Акан в полной гамме есть в Киеве(как вариант)А вообще найдите просто серебрянку можно из баллонов,в строительных магазинах они даже по одтенкам разные есть(значительно дешевле Акана,хотя я сам им пользуюсь)тонировку можно делать путем добавления цапон лаков(Тамия Ревелл)очень хороший эффект получается при задувании аэром под разными углами маскируя каждый лист.В общем не паханое поледля творчества,по нашим временам.УДАЧИ

----------


## БРАТИШКА

Здравствуйте Александр!
Возникли вопросы...будьте любезны...если не трудно.
1.Сборку и я закончил..но...как у плохого танцора...остались лишние детали на литниках.В основном волнуют три пары маленьких заборников воздуха (на литнике С) и ещё кое какие мелкие деталюшки.В инструкции деталей под такими номерами не нашёл...пересмотрел кучу фотографий реальных самолётов...но не куда эти заборники клеить...Просьба...откройте занавес тайны...это только на этом комплекте лишние детали или это система такая...чтобы не скучно было.
2.Я вижу перед покраской Вы не устанавливали ПВД.Это будет клеиться после покраски? Каким же образом тогда шпаклевать места стыков?Или существует какая то хитрая технология?То же касается и сопла самолёта.На мой взгляд приклеить без шпаклевания эти детали которые всегда попадают под пристальный взгляд не получится.
Спасибо.

----------


## БРАТИШКА

что то заглохла ветка...где же продолжение?

----------


## Александр II

детали остались возможно из-за того что комлект-то рассчитан на несколько модификаций, это возможно от других. у меня тож куча осталась... ПВД подогнал в сухую, и было приклеено уже на готовый самолёт.
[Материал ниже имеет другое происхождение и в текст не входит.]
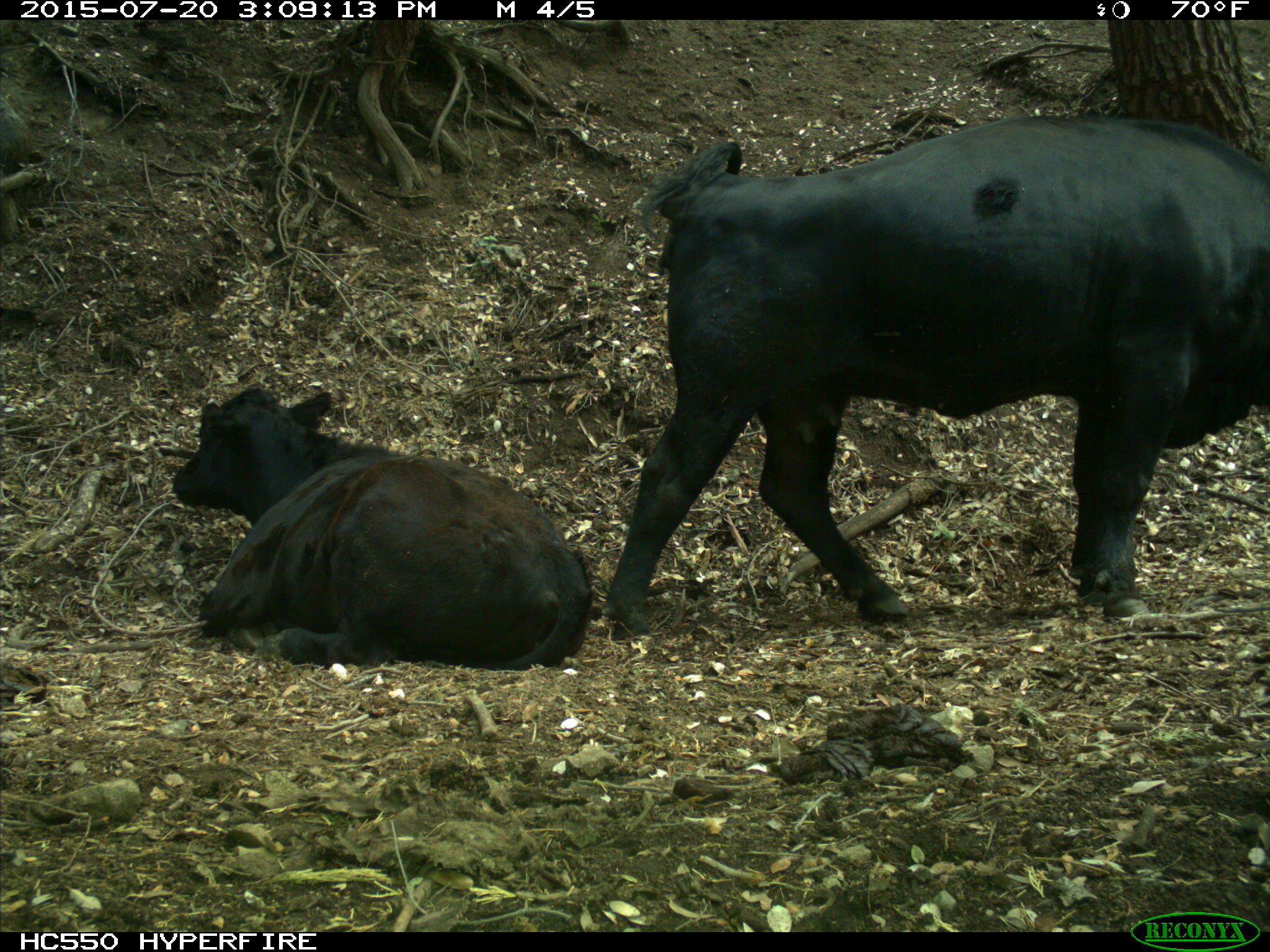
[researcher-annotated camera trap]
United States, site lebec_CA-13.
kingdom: Animalia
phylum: Chordata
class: Mammalia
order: Artiodactyla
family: Bovidae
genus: Bos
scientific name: Bos taurus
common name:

Сопло встало отлично!

Модель уже давно у заказчика, и он ей оч оч рад!

-----------
Александр.

----------


## БРАТИШКА

А фотографий готового изделия не будет?Тема не завершена.

----------


## Александр II

я не успел его обфоткать. надо будет заказчика попросить, чтобы он его отъяснял. так что фотки будут..., вот только когда?

------------
Александр.

----------